Repeat each entry as written, dropping any picture you find.

BEGIN Given entries

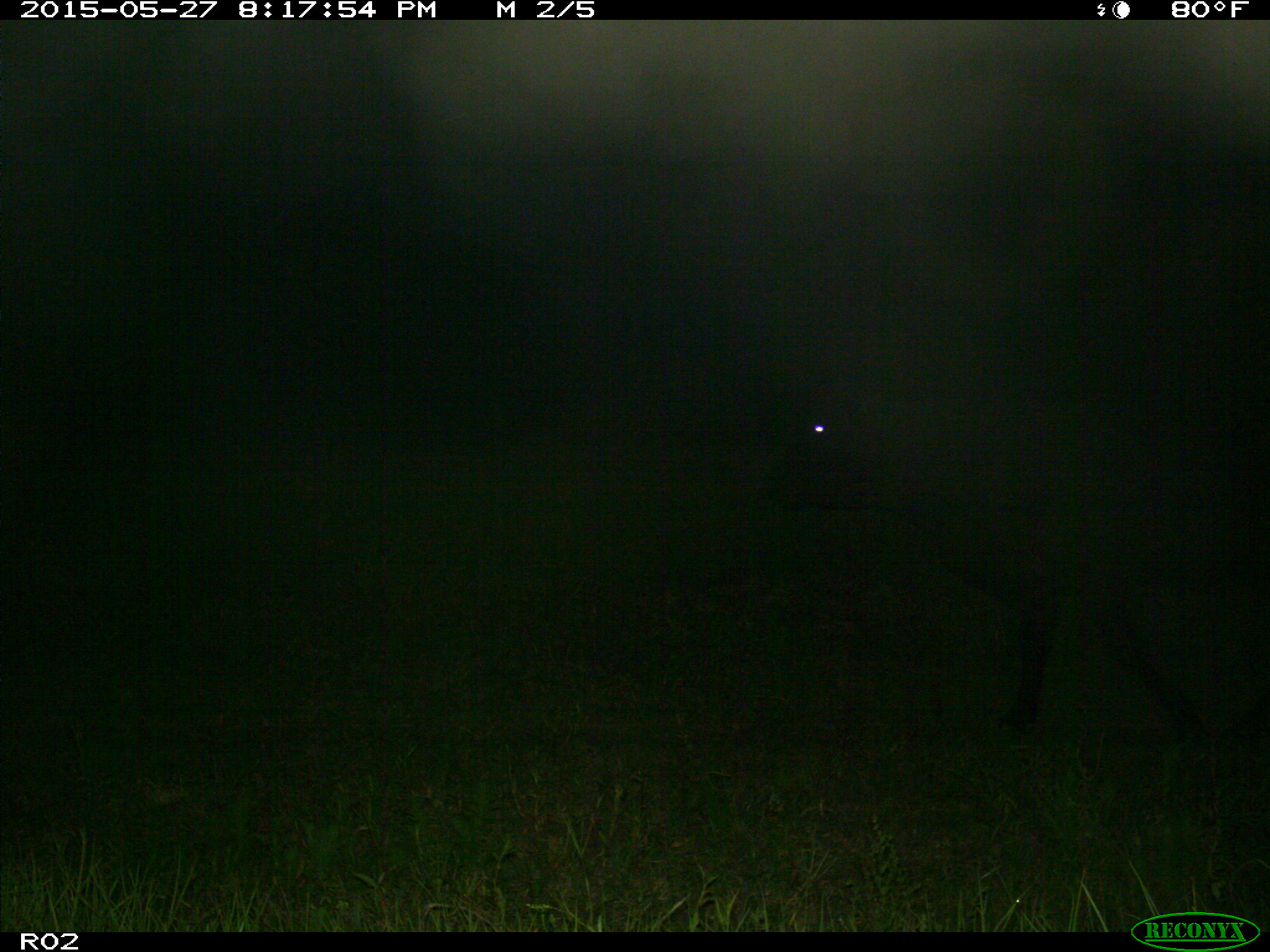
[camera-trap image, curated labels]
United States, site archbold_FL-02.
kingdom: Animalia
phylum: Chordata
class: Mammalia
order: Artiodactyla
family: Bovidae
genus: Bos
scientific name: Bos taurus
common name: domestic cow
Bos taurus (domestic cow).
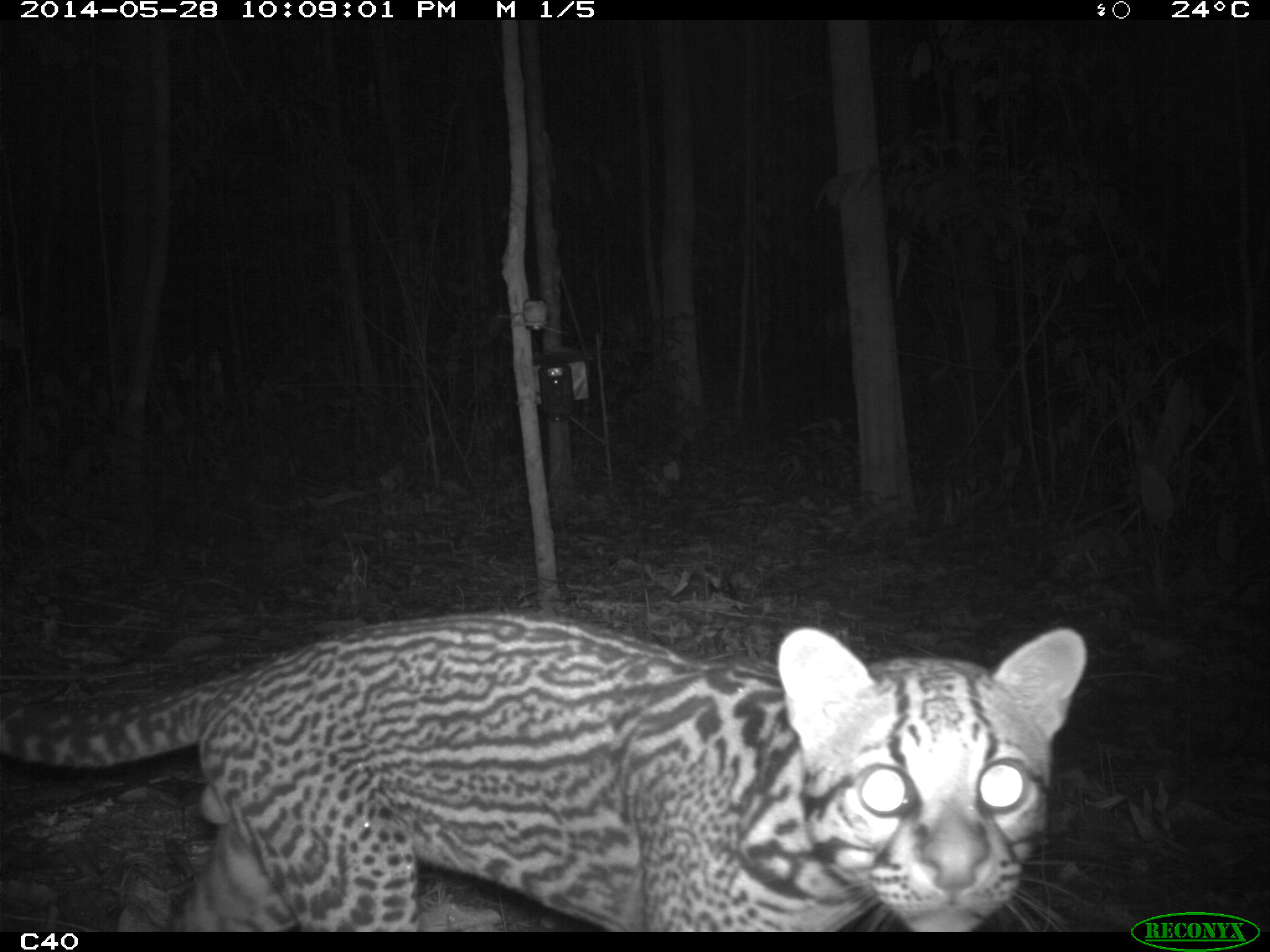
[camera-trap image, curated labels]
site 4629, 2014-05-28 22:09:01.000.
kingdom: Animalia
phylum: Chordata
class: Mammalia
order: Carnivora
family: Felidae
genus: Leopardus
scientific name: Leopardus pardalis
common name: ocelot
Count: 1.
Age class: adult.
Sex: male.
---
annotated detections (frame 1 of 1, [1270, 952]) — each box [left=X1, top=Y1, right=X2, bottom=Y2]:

END Given entries

> [Exercise response]:
[camera-trap image, curated labels]
United States, site archbold_FL-02.
kingdom: Animalia
phylum: Chordata
class: Mammalia
order: Artiodactyla
family: Bovidae
genus: Bos
scientific name: Bos taurus
common name: domestic cow
Bos taurus (domestic cow).
[camera-trap image, curated labels]
site 4629, 2014-05-28 22:09:01.000.
kingdom: Animalia
phylum: Chordata
class: Mammalia
order: Carnivora
family: Felidae
genus: Leopardus
scientific name: Leopardus pardalis
common name: ocelot
Count: 1.
Age class: adult.
Sex: male.
---
annotated detections (frame 1 of 1, [1270, 952]) — each box [left=X1, top=Y1, right=X2, bottom=Y2]:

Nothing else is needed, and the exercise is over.